=== 抜粋本文 ===
1)時間区分は、前半期間が後半期間よりも長い時間に設定する。
2)前半期間の時間は、モータコイルの電気的時定数以上の時間を確保する。
3)前半期間のデューティ比を、後半期間のデューティ比よりも高い値に設定する。
【0026】
図5は、本発明の実施の形態1における1つのパルス印加時間内のデューティ比設定の模式図である。ロータとステータ極歯との負荷角が大きい前半期間においては、高いデューティ比を設定して電流を供給することにより、トルクを確保している。一方、後半期間においては、ロータの慣性を落とさない程度に低いデューティ比に設定して電流を抑えることにより、モータコイルのジュール熱を低減させている。
【0027】
このような制御を行うことにより、モータ発熱が抑えられ、燃温上昇を抑えることができる。また、コイルの温度上昇による抵抗値の増加が抑えられるので、高いトルクを確保できる。また、コイル温度の低下により、コイルの熱的な劣化を抑制し、燃料供給装置の信頼性を高めることができる。
【0028】
次に、制御ユニット1の内部構成および動作について説明する。図6は、本発明の実施の形態1における制御ユニット1に関する制御ブロック図である。制御ユニット1は、エンジン回転数算出手段101、要求燃料噴射量算出手段102、駆動パルスレート制御手段103、およびPWMデューティ比制御手段104を備えている。
【0029】
エンジン回転数やエンジン負荷(スロットル開度など)の状態に応じて、要求される燃料噴射量は変化する。そこで、制御ユニット1内の要求燃料噴射量算出手段102は、各種センサ入力に基づいて、この要求燃料噴射量を算出する。さらに、要求燃料噴射量算出手段102は、算出した要求燃料噴射量から、必要となる燃料ポンプからの燃料吐出量を演算することができる。
【0030】
次に、駆動パルスレート制御手段103は、要求燃料噴射量算出手段102によって求められた燃料吐出量を、モータの駆動パルスレートに変換する。駆動パルスレート制御手段103は、アイドル運転時など、要求される燃料噴射量があらかじめ決められた値よりも少ない場合には、低周波の駆動パルスレートに設定する。これにより、不用意にモータのトルクを低下させることがなく、モータの脱調を抑えることが可能となる。
【0031】
また、ステッピングモータは、パルスレートを増加させると、コイルのインダクタンスの影響によりインピーダンスが増加し、その結果、電流が低下し、トルクが低下することとなる。したがって、燃料ポンプ駆動開始時、つまり車両始動時での高いトルクを得るには、駆動パルスのパルスレートを低くして駆動させる方がよいことが分かっている。
【0032】
逆に、エンジン高回転時など、要求される燃料噴射量があらかじめ決められた値より多い場合は、高周波の駆動パルスレートを設定することになり、必要な燃料を確保することが可能となる。

(保存済みの記録)
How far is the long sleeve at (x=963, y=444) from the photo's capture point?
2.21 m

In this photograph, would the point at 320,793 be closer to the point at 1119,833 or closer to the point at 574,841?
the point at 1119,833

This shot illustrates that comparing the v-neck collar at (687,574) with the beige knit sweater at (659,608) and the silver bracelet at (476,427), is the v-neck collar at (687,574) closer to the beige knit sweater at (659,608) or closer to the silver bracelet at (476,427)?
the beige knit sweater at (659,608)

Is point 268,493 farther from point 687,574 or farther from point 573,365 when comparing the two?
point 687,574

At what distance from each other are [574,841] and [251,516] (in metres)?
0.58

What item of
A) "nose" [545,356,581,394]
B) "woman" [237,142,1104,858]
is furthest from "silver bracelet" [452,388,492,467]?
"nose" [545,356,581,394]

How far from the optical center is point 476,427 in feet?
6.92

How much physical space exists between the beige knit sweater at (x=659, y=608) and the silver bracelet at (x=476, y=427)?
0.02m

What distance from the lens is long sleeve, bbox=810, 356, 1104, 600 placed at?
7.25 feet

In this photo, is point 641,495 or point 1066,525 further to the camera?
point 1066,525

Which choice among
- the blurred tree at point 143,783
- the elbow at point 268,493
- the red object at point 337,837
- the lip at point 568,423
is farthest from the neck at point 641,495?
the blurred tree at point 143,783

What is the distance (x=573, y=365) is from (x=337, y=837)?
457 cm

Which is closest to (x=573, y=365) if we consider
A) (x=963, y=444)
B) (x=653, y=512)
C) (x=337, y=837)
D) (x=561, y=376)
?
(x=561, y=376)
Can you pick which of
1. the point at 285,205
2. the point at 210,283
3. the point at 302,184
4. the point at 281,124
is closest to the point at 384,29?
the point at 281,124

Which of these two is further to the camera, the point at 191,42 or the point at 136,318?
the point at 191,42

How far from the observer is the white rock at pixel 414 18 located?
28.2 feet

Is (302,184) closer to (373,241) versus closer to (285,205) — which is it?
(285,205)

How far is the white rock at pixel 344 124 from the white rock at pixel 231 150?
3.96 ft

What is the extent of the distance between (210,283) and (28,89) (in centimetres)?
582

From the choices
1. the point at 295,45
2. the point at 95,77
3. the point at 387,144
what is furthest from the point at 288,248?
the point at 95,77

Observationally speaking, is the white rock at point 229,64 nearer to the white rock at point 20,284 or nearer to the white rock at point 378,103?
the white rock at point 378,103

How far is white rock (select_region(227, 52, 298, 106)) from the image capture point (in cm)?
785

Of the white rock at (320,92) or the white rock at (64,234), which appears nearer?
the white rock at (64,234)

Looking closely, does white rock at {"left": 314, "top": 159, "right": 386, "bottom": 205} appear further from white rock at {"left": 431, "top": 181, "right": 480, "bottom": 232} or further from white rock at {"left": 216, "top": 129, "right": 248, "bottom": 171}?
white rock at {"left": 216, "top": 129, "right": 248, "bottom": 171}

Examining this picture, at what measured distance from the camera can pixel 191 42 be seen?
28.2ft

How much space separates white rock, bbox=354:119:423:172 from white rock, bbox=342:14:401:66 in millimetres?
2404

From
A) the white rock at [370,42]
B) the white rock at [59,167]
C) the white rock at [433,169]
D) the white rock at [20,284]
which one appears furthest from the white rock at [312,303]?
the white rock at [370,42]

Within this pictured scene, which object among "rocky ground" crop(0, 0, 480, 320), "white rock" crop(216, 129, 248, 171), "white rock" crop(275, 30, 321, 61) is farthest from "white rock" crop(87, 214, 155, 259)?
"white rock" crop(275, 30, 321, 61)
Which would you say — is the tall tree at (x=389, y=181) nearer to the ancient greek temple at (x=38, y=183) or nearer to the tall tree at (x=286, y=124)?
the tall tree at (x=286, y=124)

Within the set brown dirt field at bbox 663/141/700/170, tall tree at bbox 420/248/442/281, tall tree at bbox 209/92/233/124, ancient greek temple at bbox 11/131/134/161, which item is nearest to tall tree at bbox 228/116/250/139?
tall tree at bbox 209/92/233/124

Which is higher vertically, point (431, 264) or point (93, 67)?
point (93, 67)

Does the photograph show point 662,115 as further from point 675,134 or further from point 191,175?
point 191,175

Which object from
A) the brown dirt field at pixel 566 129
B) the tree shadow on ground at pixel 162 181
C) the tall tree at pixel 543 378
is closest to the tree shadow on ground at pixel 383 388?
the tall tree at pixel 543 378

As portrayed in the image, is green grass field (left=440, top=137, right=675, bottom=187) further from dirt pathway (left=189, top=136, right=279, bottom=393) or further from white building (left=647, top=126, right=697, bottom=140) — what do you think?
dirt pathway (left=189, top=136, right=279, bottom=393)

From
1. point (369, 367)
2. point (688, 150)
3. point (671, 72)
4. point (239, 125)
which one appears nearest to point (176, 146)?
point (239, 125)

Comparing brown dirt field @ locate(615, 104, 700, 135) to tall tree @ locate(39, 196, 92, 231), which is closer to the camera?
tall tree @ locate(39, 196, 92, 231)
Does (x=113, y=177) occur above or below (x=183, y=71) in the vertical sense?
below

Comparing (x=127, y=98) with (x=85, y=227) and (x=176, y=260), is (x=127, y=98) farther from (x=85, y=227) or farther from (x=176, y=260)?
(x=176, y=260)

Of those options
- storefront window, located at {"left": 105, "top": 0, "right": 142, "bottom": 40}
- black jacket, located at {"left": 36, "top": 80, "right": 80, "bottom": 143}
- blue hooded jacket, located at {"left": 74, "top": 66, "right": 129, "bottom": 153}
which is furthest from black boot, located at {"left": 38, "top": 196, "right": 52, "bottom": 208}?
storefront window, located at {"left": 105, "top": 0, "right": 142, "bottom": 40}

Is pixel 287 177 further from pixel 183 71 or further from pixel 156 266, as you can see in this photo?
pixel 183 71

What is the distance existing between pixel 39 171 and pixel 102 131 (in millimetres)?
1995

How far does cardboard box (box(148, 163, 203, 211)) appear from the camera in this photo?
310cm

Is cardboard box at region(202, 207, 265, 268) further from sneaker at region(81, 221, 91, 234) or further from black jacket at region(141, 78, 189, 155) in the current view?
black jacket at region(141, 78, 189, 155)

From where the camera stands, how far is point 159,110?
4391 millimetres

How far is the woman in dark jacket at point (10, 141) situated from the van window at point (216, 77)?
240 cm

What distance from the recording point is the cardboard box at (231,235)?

=== 取り組む課題 ===
#1 燃料ポンプのモータ制御に関する本文のうち、「3)前半期間のデューティ比を、後半期間のデューティ比よりも高い値に設定する。」から「ジュール熱を低減させている。」までをその語句も含めて書き出しなさい。その際、「ロータ」を「回転子」に置き換えること。
#2 燃料ポンプのモータ制御に関する本文を、最後の文の後から書き進めなさい。

=== 最終結果 ===
#1
3)前半期間のデューティ比を、後半期間のデューティ比よりも高い値に設定する。
【0026】
図5は、本発明の実施の形態1における1つのパルス印加時間内のデューティ比設定の模式図である。回転子とステータ極歯との負荷角が大きい前半期間においては、高いデューティ比を設定して電流を供給することにより、トルクを確保している。一方、後半期間においては、回転子の慣性を落とさない程度に低いデューティ比に設定して電流を抑えることにより、モータコイルのジュール熱を低減させている。

#2
【0033】
本実施の形態1では、要求燃料噴射量に応じた駆動パルスレート制御としたが、エンジン回転速度やスロットル開度量をセンサ等から検出し、それらに応じて駆動パルスレートを設定することも可能となる。このように設定することで、要求燃料噴射量から燃料ポンプの燃料吐出量を計算する場合における制御ユニット1の負荷を軽減することができる。
【0034】
本発明においては、車両始動時では、最小の駆動パルスレートを適用し、さらに、この時の電流値は、PWM制御デューティ比を100%に設定するなどして、各期間において設定可能な最大電流値を供給するものとする。これにより、燃料ポンプを高いモータトルクで確実に起動させることができる。
【0035】
この最小パルスレートでのステッピングモータ駆動を所定時間だけ実施した後は、エンジン回転速度や負荷に応じて、上述の通りにパルスレートを任意に設定する。
【0036】
また、水温センサや機温センサなどのエンジン温度センサ4の出力値があらかじめ決められた値よりも高い温度を示す場合には、燃料ポンプのモータも熱を帯びていることが考えられる。このため、気泡が発生し易い状態と言える。そこで、駆動パルスレート制御手段103は、モータの発熱を抑えるために、エンジン温度センサ4からの出力値があらかじめ決められた値よりも高い温度を示す場合には、駆動パルスレートを高く設定するか、もしくはデューティ比を低く設定する。この結果、モータの消費電流を低減させて、気泡発生を抑制することができる。
【0037】
また、水温センサや機温センサなどのエンジン温度センサ4の出力値があらかじめ決められた値よりも低い温度を示す場合には、燃料ポンプのモータが熱を帯びていると考える必要がない。このため、エンジン温度が高い場合のような制御は、特に必要としない。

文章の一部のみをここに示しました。